What CLAUDE.md controls
# Project context
This is a Next.js 14 app using Prisma + PostgreSQL.
# Architecture decisions
- All API routes live in /app/api/
- Database models are in /prisma/schema.prisma
- Never create new /pages/ routes — we're on App Router
# Code style
- TypeScript strict mode always on
- Prefer async/await over .then() chains
- Use Zod for all input validation
# Response format
- Give me code first, explanation after
- Skip obvious comments — I can read the code
- When suggesting a fix, show the before AND after
Things that belong in CLAUDE.md:
- Tech stack and architecture
- Coding conventions and style preferences
- Business domain context (what the app does, who uses it)
- Response format preferences
- Things to always/never do
- Commands to run for common tasks
What settings.json controls
{
"permissions": {
"allow": [
"Bash(npm run *)",
"Bash(git add:*)",
"Bash(git commit:*)",
"Bash(cat:*)",
"Bash(grep:*)",
"Bash(find:*)"
],
"deny": [
"Bash(rm -rf *)",
"Bash(git push:*)",
"Bash(curl:*)",
"WebFetch"
]
}
}
Things that belong in settings.json:
- Which bash commands Claude can run without asking
- Which tools are blocked entirely
- Auto-approve settings for trusted operations
- Model preferences (if you're on Pro)
The key difference: CLAUDE.md is read, settings.json is enforced
Claude can choose to ignore something in CLAUDE.md if it thinks it knows better. (It shouldn't, but it can.) Settings.json is a hard fence — Claude literally cannot execute a command that's in the deny list.
This is why:
- Style preferences go in CLAUDE.md — you want Claude to understand and apply them, not be mechanically blocked
- Safety constraints go in settings.json — you want actual enforcement, not suggestions
Real-world example: preventing accidental deploys
Wrong approach — putting it in CLAUDE.md:
# IMPORTANT
Never run `git push` or deployment commands without asking me first.

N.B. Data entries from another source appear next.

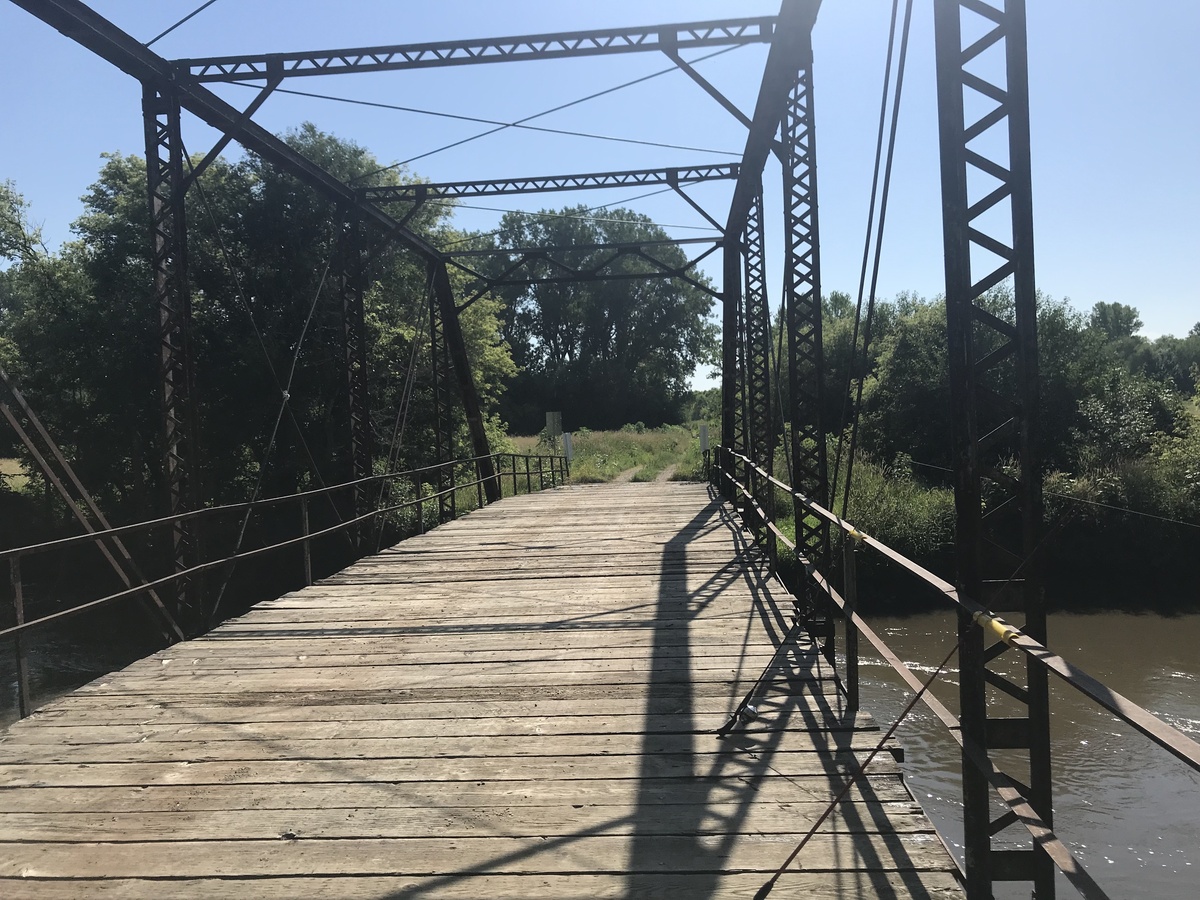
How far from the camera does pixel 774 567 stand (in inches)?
304

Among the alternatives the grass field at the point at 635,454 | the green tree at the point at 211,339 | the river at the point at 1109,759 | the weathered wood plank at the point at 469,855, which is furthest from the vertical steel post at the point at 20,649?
the grass field at the point at 635,454

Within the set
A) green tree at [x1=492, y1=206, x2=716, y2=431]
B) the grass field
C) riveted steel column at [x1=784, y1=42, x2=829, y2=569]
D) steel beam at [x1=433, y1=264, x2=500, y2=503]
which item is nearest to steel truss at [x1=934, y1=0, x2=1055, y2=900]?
riveted steel column at [x1=784, y1=42, x2=829, y2=569]

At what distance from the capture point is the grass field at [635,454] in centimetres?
3128

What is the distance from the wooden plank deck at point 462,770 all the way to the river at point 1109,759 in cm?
491

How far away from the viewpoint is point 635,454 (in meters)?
40.9

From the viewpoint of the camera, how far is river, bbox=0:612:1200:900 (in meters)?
8.46

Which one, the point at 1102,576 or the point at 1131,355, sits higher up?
the point at 1131,355

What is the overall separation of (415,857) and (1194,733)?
12521mm

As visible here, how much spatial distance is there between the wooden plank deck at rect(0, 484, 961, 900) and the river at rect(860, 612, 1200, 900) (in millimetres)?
4907

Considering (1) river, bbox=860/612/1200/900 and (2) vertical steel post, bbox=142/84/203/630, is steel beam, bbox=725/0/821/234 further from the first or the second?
(1) river, bbox=860/612/1200/900

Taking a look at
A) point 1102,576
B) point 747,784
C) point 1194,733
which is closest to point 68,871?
point 747,784

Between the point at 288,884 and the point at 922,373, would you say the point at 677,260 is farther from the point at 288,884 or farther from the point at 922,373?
the point at 288,884

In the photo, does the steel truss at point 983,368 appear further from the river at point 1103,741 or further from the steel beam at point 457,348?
the steel beam at point 457,348

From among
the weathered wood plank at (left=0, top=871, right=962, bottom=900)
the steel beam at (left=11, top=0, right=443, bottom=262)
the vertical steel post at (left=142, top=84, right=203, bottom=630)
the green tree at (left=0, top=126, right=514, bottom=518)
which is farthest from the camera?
the green tree at (left=0, top=126, right=514, bottom=518)
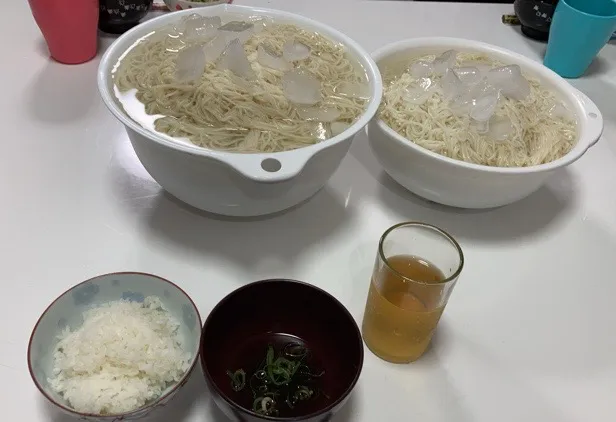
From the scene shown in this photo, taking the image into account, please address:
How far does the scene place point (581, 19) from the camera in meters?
1.50

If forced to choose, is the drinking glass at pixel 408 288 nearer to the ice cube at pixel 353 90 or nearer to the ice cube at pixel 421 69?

Claude will try to follow this. But if it's confident a push is needed, it might do it anyway.
Right approach — settings.json:
{
"permissions": {
"deny": [
"Bash(git push:*)",
"Bash(npm run deploy:*)",
"Bash(vercel:*)"
]
}
}
Now it's impossible, not just discouraged.
Real-world example: project conventions
Wrong approach — trying to encode this in settings.json: You can't. Settings.json doesn't support natural language rules.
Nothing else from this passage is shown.